We have followed, chased and trapped dogs. Sometimes it takes only minutes for us to get them into the truck. Other times it has taken hour or even days to get them. We have been known to chase after a dog up and down streets for hours until we are able to get them into the truck. We have been known to go to the same spot time and time again until we have been able to trap a dog. Other times, we get calls from people who have been able to get a stray dog or cat but now need to give it to someone else. We have also taken in dogs and cats from people who for various reasons could no longer keep it.

What happens to the animals once they are in your care?

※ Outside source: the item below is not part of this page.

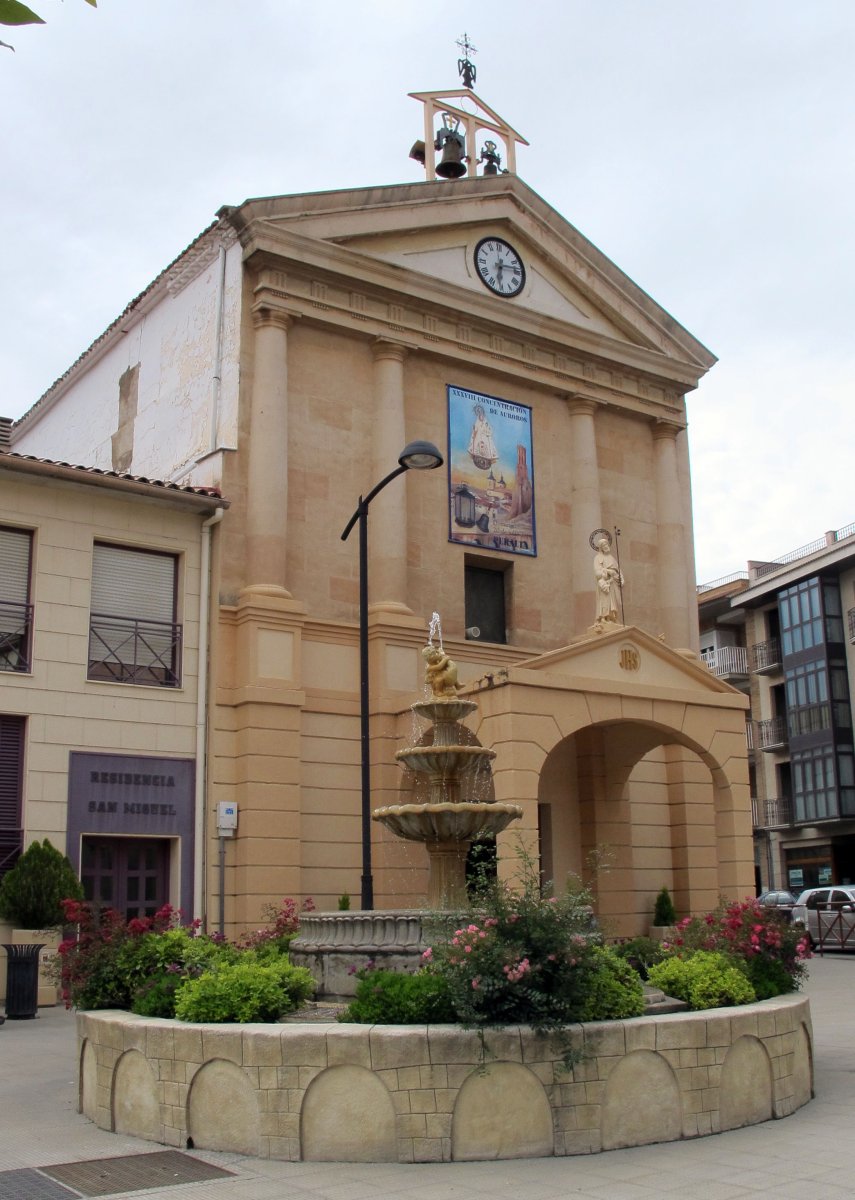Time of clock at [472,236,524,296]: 6:13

We make a promise to each one that we will care for them until they are adopted by loving families, who must promise to take care of them and love them for the rest of their lives. Before they are adopted, we have them spayed/neutered, microchipped, FIV/leukemia tested (cats) and current on shots.

Tell us about a particularly compelling animal or inspiring rescue.

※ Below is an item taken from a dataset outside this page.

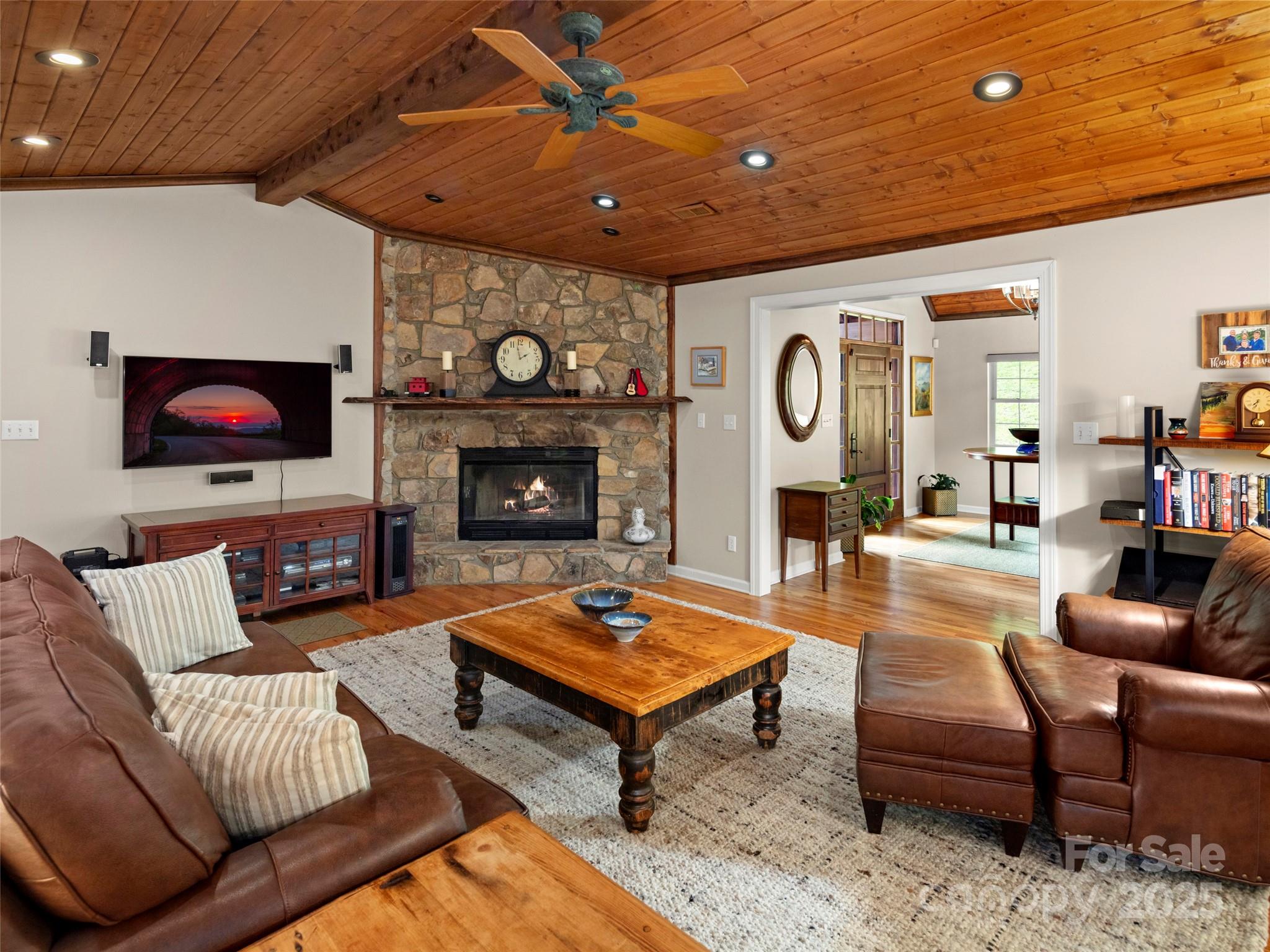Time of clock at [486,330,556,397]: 1:58
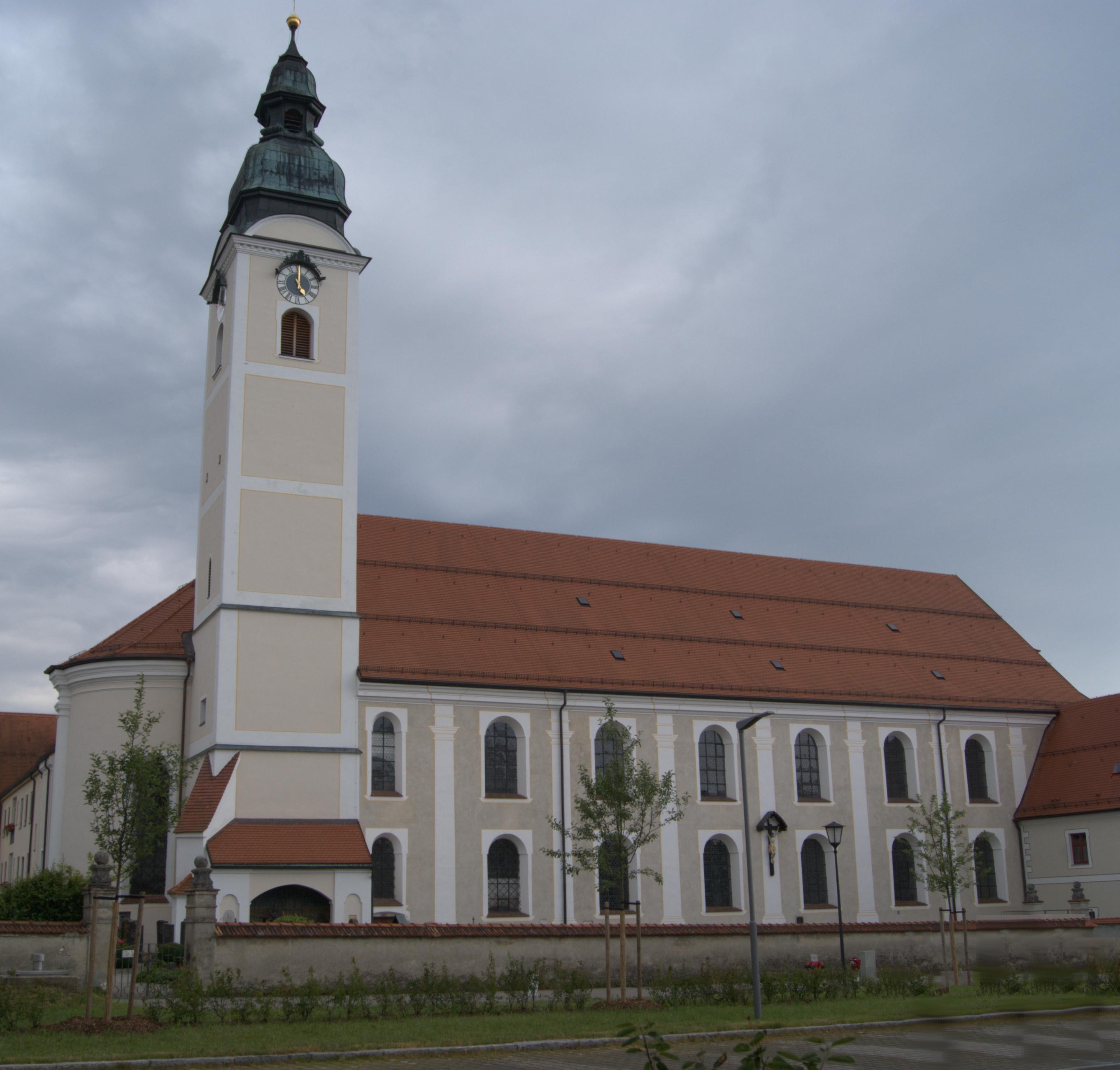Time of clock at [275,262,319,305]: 5:00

Tipper (photo right) has been a foster of ours since 2004. At that time, we wanted to concentrate on rescuing strays; not dogs already living with a family. But along came Tipper. His then mom would bring him up to Petsmart and sit with him during adoptions.

She only had a couple of weeks or so to find him a new home. She was going through a divorce and had to find a new place to live. And since Tipper is a black Lab/Pit Bull mix, there weren’t many apts. where he would be welcomed. She had adopted Tipper from the Maricopa County Animal Control, and if she returned him there, he would be euthanized. And she didn’t want that.

In a short time, Tipper was officially turned over to us. He would go up to adoptions every weekend for quite some time. One year turned into two, two into three … We heard from other groups that they refused to take big dogs because big dogs tend to not do well in a crated situation over time. And to add to that, Tipper had pit bull in him.

He is a symbol of hope and love. Tipper, to me, is a hero.

Over the years, Tipper has gone out (activity time) with a number of different dogs. He has done well with most of them. He tried to hump Katy (an older chow girl) who did not like him doing that, and she let him know. Other than that incident, all the others have put up with his humping. We can’t figure why he does it. But when he does, we tell him to stop, and he does.

Tipper has gone through bouts of depression as some of the other fosters have. When this happens, Bob and I do what we can to change things so that it is not the same routine. This last bout ended with him “moving down” to my property in Buckeye on one and a half acres.

He loves to run around with his new buds. And yes, they tolerate him humping them. What a joy it has been to see him so happy.

When we found out that I was going to be evicted (10/20/09) we asked one of the foster moms if Tipper could stay with her. At the time, we thought that if both of us lost our homes, Tipper would be safe at Lela’s. After all he has been through (the long wait for his loving home) he shouldn’t have to be euthanized. (Since that time, we have had people offering to take the dogs and cats so that they don’t have to be euthanized. As a note: Bob and I are looking into the offers.)

Tipper is one of the lucky ones. He now has the chance to be placed in a loving home where he will be loved and taken care of in the manner that he deserves. He has waited so long for this. And now, he is almost there. We all are working on the details to get him to his new home.

On a personal note, I think of the local groups that would not have taken him in the first place because of his breed mixture and/or his size. I think of the blessing they would not have had knowing him because of their fear that he would have gone stir crazy if he was with them for any length of time. (We know of one group that consider over four months too long.)

Tipper shows them to be wrong. Whenever I have felt that things were getting too much for me (and that has been many times), I look into Tipper’s eyes and feel a strength to not give up. On more than one occasion, Tipper has given me hope to continue with what we do.

And now with Kurt, he is almost home. I will cry tears of happiness for him on that day that we load him up and say good-bye. He is a symbol of hope and love. Tipper, to me, is a hero.